Records from a data source
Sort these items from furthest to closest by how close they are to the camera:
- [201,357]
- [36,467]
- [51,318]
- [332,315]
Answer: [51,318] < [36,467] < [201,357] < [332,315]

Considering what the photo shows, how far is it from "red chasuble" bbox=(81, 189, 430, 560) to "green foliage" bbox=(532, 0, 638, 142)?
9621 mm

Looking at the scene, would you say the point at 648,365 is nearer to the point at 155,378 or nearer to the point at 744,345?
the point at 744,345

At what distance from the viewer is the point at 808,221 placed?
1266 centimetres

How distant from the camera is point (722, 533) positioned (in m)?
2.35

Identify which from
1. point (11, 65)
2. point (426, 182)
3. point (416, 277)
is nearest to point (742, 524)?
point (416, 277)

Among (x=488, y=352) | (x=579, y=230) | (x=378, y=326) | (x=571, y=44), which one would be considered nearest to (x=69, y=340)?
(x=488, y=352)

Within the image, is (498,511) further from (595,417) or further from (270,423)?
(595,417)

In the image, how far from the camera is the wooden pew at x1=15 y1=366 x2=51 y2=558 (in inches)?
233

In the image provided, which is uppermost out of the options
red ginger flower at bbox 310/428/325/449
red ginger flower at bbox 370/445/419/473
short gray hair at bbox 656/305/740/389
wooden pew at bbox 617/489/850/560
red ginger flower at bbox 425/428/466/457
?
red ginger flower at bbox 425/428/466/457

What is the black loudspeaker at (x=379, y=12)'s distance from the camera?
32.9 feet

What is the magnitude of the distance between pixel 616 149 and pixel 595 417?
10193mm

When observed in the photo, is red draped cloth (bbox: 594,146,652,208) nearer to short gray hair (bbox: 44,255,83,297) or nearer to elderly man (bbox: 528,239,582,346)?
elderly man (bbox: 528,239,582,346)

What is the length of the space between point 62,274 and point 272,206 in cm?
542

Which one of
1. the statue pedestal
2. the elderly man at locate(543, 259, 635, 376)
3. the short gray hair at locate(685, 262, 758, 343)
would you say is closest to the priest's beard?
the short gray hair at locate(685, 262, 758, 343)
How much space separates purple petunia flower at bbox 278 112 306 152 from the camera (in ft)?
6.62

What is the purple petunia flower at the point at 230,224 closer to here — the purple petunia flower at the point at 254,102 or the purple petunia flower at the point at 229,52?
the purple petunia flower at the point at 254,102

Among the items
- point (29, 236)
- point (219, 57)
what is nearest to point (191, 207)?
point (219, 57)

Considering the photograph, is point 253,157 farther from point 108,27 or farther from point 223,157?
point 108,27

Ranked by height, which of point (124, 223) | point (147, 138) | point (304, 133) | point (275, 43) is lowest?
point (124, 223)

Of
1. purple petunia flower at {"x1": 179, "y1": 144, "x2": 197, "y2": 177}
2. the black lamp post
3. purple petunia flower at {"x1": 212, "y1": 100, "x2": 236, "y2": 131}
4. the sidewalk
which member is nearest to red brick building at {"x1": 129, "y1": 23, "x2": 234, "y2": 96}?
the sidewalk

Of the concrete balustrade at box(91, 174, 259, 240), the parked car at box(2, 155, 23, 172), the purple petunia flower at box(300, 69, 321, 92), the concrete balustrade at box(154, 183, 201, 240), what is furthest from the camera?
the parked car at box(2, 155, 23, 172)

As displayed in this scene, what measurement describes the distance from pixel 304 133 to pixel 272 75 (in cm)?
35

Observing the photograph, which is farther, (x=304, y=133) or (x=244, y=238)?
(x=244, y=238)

» Task description
Rewrite the records starting at the beginning and ending at the line that contains "1266 centimetres", with "green foliage" replaced by "green leaves" and everything else left unchanged.

» Solution to this task
Sort these items from furthest to closest by how close they are to the camera:
- [201,357]
- [36,467]
- [51,318]
- [332,315]
Answer: [51,318] < [36,467] < [201,357] < [332,315]

Considering what the photo shows, how far is it from "red chasuble" bbox=(81, 189, 430, 560) to "green leaves" bbox=(532, 0, 638, 142)?
9621 mm

Looking at the scene, would you say the point at 648,365 is nearer to the point at 155,378 or nearer to the point at 744,345?
the point at 744,345

At what distance from the viewer is the point at 808,221 placed?
1266 centimetres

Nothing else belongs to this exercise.